» **DATASET ENTRIES**
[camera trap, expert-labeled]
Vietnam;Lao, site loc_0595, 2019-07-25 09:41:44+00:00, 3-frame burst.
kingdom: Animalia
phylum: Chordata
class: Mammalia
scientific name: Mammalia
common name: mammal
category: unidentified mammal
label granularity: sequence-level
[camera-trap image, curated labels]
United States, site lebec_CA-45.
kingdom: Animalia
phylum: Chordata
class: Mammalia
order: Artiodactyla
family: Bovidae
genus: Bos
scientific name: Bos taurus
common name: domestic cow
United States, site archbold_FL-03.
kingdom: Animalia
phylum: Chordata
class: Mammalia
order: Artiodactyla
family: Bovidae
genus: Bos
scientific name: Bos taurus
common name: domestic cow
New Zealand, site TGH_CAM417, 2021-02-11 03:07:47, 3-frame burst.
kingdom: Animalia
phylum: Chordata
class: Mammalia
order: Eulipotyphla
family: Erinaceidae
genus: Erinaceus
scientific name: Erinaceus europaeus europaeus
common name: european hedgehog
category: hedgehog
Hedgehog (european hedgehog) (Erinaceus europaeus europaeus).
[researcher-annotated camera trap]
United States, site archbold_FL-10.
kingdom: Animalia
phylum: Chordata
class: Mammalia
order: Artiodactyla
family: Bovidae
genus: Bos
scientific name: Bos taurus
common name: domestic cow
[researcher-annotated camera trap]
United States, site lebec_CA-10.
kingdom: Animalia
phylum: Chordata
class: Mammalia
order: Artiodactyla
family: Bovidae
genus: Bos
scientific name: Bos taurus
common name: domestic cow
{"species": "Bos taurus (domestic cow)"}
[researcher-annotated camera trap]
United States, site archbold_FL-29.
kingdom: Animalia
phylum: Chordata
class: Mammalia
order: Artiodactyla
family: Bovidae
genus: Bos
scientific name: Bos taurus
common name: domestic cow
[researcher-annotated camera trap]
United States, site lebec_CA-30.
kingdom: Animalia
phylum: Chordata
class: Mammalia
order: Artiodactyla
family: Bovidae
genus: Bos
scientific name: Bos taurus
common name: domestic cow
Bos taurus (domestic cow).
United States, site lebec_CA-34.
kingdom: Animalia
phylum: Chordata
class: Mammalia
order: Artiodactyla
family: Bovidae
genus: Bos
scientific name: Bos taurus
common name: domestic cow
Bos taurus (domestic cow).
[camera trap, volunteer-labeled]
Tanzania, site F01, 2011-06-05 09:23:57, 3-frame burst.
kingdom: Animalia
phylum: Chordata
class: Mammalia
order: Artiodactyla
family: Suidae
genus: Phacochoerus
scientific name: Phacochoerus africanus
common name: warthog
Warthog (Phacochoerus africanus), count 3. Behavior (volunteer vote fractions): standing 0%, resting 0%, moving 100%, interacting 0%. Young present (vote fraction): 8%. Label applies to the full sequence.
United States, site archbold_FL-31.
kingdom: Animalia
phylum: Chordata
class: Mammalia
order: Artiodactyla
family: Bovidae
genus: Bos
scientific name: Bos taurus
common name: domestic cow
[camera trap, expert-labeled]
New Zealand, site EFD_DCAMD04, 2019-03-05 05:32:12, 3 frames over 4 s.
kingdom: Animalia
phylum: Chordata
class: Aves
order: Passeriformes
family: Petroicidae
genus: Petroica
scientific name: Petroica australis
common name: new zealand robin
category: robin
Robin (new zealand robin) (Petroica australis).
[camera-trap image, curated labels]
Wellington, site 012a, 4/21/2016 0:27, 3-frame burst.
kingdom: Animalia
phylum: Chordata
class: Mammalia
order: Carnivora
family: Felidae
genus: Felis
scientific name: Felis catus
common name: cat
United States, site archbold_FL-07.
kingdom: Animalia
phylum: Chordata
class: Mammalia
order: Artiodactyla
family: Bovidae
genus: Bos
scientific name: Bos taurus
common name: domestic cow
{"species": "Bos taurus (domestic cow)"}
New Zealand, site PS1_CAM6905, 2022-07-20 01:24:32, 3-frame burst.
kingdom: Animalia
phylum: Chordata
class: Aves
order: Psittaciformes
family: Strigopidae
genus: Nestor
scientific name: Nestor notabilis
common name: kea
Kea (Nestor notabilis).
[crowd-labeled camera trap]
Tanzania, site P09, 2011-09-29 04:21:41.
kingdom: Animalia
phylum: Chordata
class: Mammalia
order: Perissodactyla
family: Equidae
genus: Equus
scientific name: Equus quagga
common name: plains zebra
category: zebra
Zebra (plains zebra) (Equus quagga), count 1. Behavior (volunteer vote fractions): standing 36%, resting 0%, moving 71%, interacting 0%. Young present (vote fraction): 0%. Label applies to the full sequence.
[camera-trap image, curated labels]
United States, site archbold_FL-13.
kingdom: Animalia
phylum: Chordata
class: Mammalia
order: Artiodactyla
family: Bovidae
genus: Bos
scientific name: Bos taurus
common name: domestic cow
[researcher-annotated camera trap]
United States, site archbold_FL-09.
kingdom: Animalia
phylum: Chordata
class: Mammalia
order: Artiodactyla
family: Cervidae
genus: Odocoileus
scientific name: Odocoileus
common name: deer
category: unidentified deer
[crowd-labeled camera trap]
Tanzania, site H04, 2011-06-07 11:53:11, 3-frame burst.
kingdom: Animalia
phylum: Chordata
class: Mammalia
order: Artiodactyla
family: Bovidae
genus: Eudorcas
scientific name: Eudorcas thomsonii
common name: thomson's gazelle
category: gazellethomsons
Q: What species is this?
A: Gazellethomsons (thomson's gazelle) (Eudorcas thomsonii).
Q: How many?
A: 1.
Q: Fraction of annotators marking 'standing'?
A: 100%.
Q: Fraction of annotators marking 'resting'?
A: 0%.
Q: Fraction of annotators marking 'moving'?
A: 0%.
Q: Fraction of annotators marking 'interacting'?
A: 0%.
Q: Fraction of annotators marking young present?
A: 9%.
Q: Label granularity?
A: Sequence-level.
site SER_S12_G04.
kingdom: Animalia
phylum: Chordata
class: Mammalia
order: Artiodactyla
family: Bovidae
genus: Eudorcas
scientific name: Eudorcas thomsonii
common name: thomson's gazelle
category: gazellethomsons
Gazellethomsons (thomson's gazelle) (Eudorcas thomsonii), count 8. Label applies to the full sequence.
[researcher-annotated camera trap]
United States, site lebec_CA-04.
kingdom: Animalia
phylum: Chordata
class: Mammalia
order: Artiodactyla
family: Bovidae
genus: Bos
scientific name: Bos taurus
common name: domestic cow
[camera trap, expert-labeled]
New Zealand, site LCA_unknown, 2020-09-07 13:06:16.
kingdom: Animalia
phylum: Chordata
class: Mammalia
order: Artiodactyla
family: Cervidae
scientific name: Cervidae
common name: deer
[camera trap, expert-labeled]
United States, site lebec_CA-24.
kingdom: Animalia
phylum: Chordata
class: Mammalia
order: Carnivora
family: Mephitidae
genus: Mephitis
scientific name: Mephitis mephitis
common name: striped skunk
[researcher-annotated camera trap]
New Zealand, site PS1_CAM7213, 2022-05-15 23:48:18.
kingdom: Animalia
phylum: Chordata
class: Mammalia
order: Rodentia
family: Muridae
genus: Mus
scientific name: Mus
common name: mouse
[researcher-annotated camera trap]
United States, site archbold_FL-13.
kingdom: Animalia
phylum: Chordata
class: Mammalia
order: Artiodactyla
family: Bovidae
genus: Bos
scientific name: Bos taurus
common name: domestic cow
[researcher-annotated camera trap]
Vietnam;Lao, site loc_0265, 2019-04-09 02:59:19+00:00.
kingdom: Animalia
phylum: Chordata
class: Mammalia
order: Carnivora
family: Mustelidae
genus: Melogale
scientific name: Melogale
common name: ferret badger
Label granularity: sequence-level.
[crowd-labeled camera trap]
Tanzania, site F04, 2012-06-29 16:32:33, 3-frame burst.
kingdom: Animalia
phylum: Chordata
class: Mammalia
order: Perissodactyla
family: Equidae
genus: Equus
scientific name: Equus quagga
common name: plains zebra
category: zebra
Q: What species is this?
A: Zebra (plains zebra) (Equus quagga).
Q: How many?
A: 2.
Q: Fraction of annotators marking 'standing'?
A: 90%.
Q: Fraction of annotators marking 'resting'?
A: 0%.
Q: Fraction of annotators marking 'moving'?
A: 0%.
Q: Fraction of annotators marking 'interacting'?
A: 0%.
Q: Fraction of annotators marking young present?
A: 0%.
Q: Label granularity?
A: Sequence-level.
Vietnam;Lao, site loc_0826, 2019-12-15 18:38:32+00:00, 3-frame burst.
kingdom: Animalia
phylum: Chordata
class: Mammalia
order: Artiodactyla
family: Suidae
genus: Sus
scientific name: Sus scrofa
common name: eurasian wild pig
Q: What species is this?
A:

» **ABOUT THIS EXERCISE**
The answer should be an exact copy of the lines from the one containing "Vietnam;Lao, site loc_0265, 2019-04-09" through the last line of the entries, both included.

» **RESPONSE**
Vietnam;Lao, site loc_0265, 2019-04-09 02:59:19+00:00.
kingdom: Animalia
phylum: Chordata
class: Mammalia
order: Carnivora
family: Mustelidae
genus: Melogale
scientific name: Melogale
common name: ferret badger
Label granularity: sequence-level.
[crowd-labeled camera trap]
Tanzania, site F04, 2012-06-29 16:32:33, 3-frame burst.
kingdom: Animalia
phylum: Chordata
class: Mammalia
order: Perissodactyla
family: Equidae
genus: Equus
scientific name: Equus quagga
common name: plains zebra
category: zebra
Q: What species is this?
A: Zebra (plains zebra) (Equus quagga).
Q: How many?
A: 2.
Q: Fraction of annotators marking 'standing'?
A: 90%.
Q: Fraction of annotators marking 'resting'?
A: 0%.
Q: Fraction of annotators marking 'moving'?
A: 0%.
Q: Fraction of annotators marking 'interacting'?
A: 0%.
Q: Fraction of annotators marking young present?
A: 0%.
Q: Label granularity?
A: Sequence-level.
Vietnam;Lao, site loc_0826, 2019-12-15 18:38:32+00:00, 3-frame burst.
kingdom: Animalia
phylum: Chordata
class: Mammalia
order: Artiodactyla
family: Suidae
genus: Sus
scientific name: Sus scrofa
common name: eurasian wild pig
Q: What species is this?
A:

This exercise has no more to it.